The Sima Cave where these bones were found is in Spain in the Atapuerca Mountains. It is a very famous archaeological site. Some of the oldest human remains ever found have been found in this area of northern Spain. Sima de los Huesos is the most famous cave in the area. It has been excavated since 1997 and more than 6K ancient bone fossils have been found there since then. Those 6K bones belong to 28 ancient humans as near as we can tell. And they lived around 400K years ago. HOWEVER, this pile of bones in the cave have origins that remain UNCLEAR!
Some sort of natural cataclysm could have taken place at some point in time or carnivore activity (a kill site for carnivores eating humans) could explain the bones in the cave. This possibility has been suggested by the lead excavator at the site, Dr Juan Luis Arsuaga who has led the excavations at Sima for the past 30 years. He also suggests that the bones may be the result of early hominins who gathered the corpses of their dead relatives and friends and buried them or disposed of them inside the Sima cave and that would make it a burial site not a cave in which ancient human ancestors actually lived.
In terms of the Sima Hominins having Neanderthal features these features include the fact that the Sima Hominins have thick brow ridges like Neanderthals and they also have features found in Heidelberg Man specimens. Homo heidelbergensis lived about 600K years ago. As I said earlier, Heidelberg Man is thought to be the common ancestor of modern humans, Neanderthals, and Denisovans presently.

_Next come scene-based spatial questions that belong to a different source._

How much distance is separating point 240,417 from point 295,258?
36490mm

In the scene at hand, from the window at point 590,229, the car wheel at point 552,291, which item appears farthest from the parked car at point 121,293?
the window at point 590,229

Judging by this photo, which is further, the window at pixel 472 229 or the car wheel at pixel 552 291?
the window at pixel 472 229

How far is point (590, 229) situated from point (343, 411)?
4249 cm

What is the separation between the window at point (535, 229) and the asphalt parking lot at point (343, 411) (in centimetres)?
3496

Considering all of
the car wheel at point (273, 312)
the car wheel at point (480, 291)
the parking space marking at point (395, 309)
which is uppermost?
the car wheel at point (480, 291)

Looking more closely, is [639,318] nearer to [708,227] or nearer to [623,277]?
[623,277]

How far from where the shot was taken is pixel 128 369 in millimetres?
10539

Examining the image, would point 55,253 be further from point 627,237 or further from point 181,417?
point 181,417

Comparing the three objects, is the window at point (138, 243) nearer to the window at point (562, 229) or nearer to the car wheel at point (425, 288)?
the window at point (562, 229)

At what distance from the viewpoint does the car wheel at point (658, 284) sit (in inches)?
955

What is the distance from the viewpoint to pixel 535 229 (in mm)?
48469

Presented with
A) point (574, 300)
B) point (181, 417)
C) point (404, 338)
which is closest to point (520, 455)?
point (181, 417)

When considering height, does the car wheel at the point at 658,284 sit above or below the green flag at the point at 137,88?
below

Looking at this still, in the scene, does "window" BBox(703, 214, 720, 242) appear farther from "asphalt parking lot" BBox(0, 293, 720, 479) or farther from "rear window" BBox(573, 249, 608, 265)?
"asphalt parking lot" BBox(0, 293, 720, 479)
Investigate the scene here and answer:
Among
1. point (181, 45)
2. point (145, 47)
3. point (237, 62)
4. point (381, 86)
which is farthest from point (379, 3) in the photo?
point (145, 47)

The Sima Hominins continue to be a mystery. If the mtDNA results are correct then there are some very big questions that need to be answered and reconsidered in terms of human evolution. I’ll hold out until nuclear DNA is decoded on these finds but right now I’m thinking either the Sima Hominins are a new species of human ancestor OR they are remains of Heidelberg Man as first thought. BUT, one thing that is fairly certain is that the remains are presently the oldest human DNA decoded and that in itself is exciting!!